• _INSTRUÇÕES DO EXERCÍCIO_
Extraia dos itens abaixo todas as linhas em que aparece a palavra "door".

• _Registros de relações espaciais_
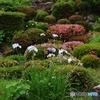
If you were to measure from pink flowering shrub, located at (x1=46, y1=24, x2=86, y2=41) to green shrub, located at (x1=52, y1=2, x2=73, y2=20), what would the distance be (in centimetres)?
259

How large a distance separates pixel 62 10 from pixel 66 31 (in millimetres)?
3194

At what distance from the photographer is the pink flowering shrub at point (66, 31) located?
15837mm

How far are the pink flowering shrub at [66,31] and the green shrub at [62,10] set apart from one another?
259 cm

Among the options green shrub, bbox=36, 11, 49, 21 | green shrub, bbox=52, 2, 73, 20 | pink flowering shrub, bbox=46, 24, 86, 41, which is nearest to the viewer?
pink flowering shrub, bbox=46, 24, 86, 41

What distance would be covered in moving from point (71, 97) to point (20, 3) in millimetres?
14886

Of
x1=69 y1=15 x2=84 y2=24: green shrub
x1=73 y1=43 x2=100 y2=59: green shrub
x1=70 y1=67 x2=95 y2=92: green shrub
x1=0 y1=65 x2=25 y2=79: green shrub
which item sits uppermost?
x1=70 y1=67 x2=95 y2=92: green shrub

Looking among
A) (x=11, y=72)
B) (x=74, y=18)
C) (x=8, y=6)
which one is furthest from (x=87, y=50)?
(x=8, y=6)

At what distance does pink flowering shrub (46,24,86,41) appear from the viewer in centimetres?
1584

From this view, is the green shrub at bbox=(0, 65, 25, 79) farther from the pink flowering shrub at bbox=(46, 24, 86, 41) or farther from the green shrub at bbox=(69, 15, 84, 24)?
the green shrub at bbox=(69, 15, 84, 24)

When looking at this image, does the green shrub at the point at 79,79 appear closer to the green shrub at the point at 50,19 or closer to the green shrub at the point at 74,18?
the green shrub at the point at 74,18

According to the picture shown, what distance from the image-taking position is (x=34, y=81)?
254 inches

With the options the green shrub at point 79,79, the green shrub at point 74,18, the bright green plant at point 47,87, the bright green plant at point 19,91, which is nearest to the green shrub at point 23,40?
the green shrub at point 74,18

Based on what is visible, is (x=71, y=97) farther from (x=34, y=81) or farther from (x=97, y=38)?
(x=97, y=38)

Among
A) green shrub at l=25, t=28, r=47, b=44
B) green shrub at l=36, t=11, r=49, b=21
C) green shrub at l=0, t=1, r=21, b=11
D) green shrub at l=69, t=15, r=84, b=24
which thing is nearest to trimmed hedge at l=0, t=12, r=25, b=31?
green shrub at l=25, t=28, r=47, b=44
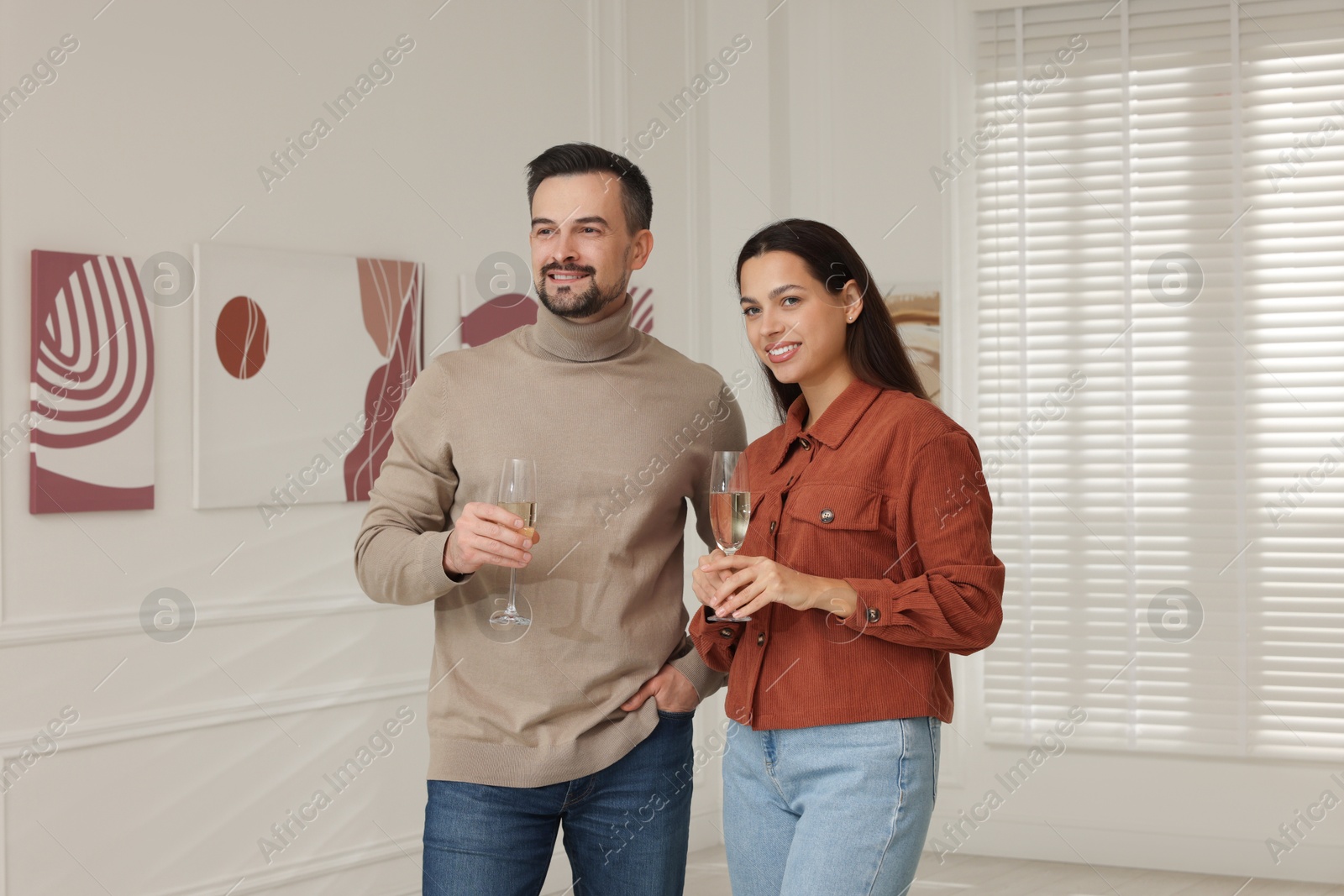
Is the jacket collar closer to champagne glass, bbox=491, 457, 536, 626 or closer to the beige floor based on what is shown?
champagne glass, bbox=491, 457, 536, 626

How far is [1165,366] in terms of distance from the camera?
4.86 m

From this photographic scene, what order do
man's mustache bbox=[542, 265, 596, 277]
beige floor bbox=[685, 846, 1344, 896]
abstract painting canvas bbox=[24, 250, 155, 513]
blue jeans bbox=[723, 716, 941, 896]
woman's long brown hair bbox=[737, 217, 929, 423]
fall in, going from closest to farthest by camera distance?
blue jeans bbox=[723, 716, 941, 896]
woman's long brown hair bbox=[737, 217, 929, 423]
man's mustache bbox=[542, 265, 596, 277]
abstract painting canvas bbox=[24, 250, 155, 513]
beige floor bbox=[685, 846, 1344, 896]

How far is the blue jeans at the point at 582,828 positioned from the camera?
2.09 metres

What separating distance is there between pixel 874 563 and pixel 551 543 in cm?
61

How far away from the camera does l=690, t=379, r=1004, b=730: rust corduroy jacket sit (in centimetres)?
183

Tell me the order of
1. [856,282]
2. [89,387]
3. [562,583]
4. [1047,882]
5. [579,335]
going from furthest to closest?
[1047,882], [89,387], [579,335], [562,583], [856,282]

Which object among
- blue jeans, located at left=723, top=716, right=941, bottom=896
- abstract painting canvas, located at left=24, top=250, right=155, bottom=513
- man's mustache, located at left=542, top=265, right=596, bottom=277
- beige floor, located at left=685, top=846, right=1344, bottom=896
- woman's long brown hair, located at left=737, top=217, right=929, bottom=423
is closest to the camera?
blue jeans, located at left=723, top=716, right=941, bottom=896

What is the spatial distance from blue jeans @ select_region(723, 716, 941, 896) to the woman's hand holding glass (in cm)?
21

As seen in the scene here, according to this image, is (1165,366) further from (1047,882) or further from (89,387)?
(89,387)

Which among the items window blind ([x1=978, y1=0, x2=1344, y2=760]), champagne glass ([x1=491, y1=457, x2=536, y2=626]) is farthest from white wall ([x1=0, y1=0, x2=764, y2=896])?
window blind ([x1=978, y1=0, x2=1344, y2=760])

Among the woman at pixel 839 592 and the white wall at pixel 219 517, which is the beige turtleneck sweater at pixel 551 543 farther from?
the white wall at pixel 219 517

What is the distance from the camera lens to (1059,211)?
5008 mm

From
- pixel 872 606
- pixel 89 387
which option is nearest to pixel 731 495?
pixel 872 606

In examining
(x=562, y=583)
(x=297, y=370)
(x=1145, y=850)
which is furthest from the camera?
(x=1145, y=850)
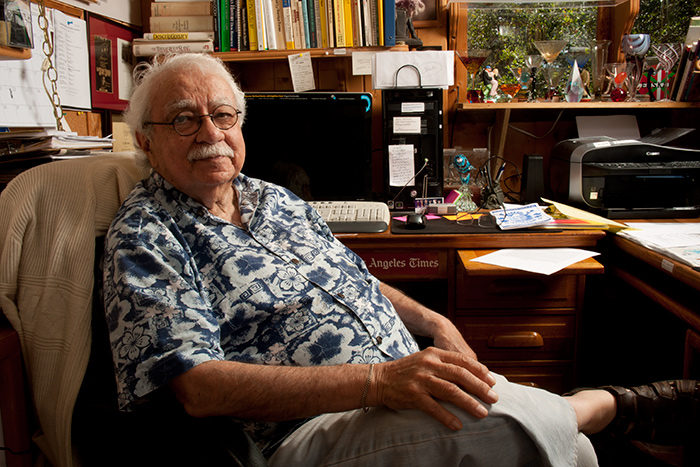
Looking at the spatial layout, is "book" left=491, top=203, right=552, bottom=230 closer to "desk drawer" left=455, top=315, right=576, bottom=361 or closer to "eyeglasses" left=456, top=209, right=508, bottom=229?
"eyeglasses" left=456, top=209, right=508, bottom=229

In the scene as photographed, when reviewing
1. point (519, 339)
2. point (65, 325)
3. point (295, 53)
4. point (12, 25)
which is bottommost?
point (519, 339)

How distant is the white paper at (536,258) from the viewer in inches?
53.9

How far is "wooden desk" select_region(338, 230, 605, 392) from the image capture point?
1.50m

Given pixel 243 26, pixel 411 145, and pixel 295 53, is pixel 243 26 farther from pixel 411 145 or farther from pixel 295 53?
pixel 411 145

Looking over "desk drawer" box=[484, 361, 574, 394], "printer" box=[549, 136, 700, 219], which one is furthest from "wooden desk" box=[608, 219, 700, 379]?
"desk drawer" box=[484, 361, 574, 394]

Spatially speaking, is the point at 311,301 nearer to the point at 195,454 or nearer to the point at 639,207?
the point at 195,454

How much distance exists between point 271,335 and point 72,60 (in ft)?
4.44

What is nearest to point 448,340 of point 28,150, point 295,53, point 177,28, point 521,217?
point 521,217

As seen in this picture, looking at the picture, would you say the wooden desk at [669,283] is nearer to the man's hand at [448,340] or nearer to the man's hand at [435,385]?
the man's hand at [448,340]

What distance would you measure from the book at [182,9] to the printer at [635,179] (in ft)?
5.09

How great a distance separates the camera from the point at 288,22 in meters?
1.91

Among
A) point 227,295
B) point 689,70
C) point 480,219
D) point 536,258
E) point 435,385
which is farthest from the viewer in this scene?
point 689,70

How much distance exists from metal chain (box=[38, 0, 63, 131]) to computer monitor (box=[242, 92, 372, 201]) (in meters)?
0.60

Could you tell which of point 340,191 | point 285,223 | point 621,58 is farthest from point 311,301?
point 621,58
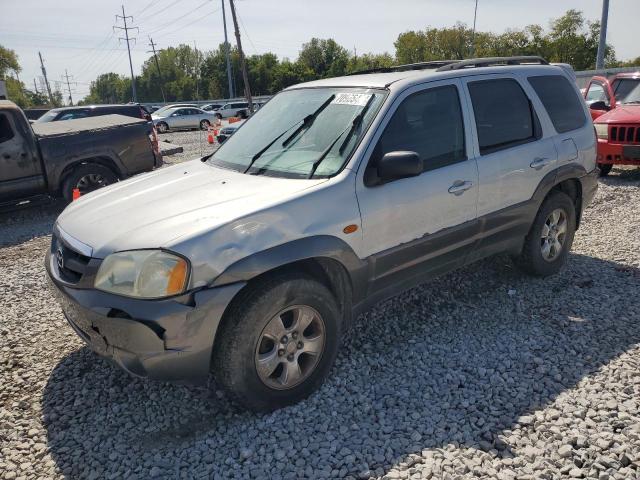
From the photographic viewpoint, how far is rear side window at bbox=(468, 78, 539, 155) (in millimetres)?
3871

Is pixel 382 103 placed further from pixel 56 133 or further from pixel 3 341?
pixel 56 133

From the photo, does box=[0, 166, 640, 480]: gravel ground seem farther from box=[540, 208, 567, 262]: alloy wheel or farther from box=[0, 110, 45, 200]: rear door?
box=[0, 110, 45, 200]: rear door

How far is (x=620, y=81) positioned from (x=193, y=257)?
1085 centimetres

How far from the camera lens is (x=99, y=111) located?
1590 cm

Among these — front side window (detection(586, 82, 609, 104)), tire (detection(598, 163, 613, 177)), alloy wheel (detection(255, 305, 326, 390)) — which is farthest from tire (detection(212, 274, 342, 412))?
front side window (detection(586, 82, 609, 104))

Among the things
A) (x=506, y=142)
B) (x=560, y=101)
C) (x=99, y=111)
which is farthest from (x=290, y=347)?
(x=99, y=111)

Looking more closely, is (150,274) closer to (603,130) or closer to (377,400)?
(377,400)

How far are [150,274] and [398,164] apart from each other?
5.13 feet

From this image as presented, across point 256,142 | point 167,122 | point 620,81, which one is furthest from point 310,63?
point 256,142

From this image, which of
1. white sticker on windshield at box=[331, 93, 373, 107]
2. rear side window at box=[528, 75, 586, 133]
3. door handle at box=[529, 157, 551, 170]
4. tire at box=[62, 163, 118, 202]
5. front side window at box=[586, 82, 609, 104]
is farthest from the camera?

• _RESPOSTA DO EXERCÍCIO_
From the photo, does box=[0, 166, 640, 480]: gravel ground seem farther from box=[540, 208, 567, 262]: alloy wheel or farther from box=[0, 110, 45, 200]: rear door?
box=[0, 110, 45, 200]: rear door
3. door handle at box=[529, 157, 551, 170]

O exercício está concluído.